The present study has parallel implications with respect to another severe immune-mediated disorder in cardiovascular medicine: heparin-induced thrombocytopenia. In heparin-induced thrombocytopenia, antibodies are generated against the self-protein, platelet factor 4, when platelet factor 4 forms multimolecular complexes with heparin. This results in immune complexes, which activate platelets by cross-linking their Fcg receptors IIa. Intravascular activation of platelets results in enhanced thrombin generation and can lead to catastrophic thromboembolic complications.
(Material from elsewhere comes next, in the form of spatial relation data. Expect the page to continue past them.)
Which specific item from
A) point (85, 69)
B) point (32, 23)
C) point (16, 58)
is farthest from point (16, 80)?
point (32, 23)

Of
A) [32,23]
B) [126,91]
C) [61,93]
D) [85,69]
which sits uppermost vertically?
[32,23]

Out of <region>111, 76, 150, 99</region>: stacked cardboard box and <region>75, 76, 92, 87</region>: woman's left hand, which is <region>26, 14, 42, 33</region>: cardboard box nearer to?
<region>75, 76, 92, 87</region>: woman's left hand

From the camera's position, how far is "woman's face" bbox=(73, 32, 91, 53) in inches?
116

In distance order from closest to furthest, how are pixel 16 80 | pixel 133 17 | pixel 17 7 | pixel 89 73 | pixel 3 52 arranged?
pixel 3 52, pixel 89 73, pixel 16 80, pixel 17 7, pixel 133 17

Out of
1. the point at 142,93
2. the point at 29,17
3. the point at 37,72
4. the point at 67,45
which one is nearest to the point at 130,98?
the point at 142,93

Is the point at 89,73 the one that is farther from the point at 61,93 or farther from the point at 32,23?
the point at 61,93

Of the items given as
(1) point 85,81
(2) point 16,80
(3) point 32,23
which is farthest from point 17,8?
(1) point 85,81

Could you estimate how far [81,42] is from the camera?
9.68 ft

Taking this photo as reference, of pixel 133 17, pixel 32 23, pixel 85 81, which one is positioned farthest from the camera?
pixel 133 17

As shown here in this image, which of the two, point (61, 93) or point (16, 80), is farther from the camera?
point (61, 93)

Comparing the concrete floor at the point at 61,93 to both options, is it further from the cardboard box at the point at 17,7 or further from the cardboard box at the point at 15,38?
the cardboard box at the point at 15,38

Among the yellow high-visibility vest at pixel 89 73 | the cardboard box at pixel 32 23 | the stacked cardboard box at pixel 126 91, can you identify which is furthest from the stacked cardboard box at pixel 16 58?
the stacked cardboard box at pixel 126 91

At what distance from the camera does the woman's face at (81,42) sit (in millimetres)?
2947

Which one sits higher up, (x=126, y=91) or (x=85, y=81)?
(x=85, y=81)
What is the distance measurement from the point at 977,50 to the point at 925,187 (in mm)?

We hypothesize that a similar mechanism is basically involved in DCM (i.e., autoantibodies bind to their antigen via the Fab part and then induce cardiac dysfunction by activating Fcg receptors IIa on cardiomyocytes). This model might also be potentially applied for other antibody-mediated degenerative autoimmune disorders.

 


Intact immunoglobulin (Ig)G of dilated cardiomyopathy (DCM) patients induced negative inotropic effects by binding via their Fab part to the antigenic epitope on cardiomyocytes and then via their Fc part to the Fcg receptor IIa (FcgR) (A).
The F(ab')2 fragments of these antibodies inhibited the effect of intact DCM IgG (B), as did Fc fragments of normal IgG (C).
Reconstitution of Fc parts by sequential incubation of cardiomyocytes with DCM F(ab')2 fragments and goat-anti-human F(ab')2 IgG induced a negative inotropic effect (D) comparable to findings for intact DCM IgG.